-- start GIVEN TEXT --

J. AMPARO CORONA-MENDEZ, PETITIONER,
v.
ERIC HOLDER JR., ATTORNEY GENERAL, RESPONDENT.



On Petition for Review from the Board of Immigration Appeals Agency No. A75-100-704.

The opinion of the court was delivered by: Cudahy, Circuit Judge

FOR PUBLICATION

OPINION

Argued and Submitted October 14, 2009-Seattle, Washington

Before: Richard D. Cudahy,*fn1 Senior Circuit Judge, Johnnie B. Rawlinson and Consuelo M. Callahan, Circuit Judges.

OPINION

The question presented here is whether the Board of Immigration Appeals (Board) erred in holding that the petitioner was not eligible for multiple waivers of removability and inadmissibility and thereby erred in denying petitioner's application.

I.

-- end GIVEN TEXT --
-- start MATERIAL PROVIDED --

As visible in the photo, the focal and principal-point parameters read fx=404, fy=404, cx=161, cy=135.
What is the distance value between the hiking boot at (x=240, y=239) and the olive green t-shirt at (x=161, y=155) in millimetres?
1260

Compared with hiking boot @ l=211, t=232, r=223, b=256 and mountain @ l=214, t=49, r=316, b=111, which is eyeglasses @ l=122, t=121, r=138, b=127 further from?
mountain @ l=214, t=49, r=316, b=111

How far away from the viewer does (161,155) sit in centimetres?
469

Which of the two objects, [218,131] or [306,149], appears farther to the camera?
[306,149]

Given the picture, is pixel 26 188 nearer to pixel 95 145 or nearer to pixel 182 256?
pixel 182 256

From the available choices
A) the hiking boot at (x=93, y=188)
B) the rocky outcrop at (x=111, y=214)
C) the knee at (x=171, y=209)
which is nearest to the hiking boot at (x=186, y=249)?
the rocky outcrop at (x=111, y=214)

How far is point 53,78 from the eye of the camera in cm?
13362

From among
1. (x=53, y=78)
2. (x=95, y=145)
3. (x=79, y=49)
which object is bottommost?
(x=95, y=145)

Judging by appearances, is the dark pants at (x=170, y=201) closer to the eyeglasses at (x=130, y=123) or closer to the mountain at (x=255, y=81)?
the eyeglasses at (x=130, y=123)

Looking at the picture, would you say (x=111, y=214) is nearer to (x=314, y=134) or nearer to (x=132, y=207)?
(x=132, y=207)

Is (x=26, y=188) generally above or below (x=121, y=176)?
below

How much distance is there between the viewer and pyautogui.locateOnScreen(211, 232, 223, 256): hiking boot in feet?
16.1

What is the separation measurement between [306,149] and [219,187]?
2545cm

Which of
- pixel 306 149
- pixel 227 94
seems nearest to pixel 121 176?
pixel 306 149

-- end MATERIAL PROVIDED --

-- WHAT IS ASKED --
- A) Copy the whole court opinion excerpt word for word.
- B) Present the part of the rows that opens with the line containing "Is (x=26, y=188)" and closes at the end of the rows as a Markdown table with the columns No. and Line, numbering each line and leaving out blank lines.

-- ANSWERS GIVEN --
- A)
J. AMPARO CORONA-MENDEZ, PETITIONER,
v.
ERIC HOLDER JR., ATTORNEY GENERAL, RESPONDENT.



On Petition for Review from the Board of Immigration Appeals Agency No. A75-100-704.

The opinion of the court was delivered by: Cudahy, Circuit Judge

FOR PUBLICATION

OPINION

Argued and Submitted October 14, 2009-Seattle, Washington

Before: Richard D. Cudahy,*fn1 Senior Circuit Judge, Johnnie B. Rawlinson and Consuelo M. Callahan, Circuit Judges.

OPINION

The question presented here is whether the Board of Immigration Appeals (Board) erred in holding that the petitioner was not eligible for multiple waivers of removability and inadmissibility and thereby erred in denying petitioner's application.

I.

- B)
| No. | Line |
|---|---|
| 1 | Is (x=26, y=188) generally above or below (x=121, y=176)? |
| 2 | below |
| 3 | How much distance is there between the viewer and pyautogui.locateOnScreen(211, 232, 223, 256): hiking boot in feet? |
| 4 | 16.1 |
| 5 | What is the separation measurement between [306,149] and [219,187]? |
| 6 | 2545cm |
| 7 | Which of |
| 8 | - pixel 306 149 |
| 9 | - pixel 227 94 |
| 10 | seems nearest to pixel 121 176? |
| 11 | pixel 306 149 |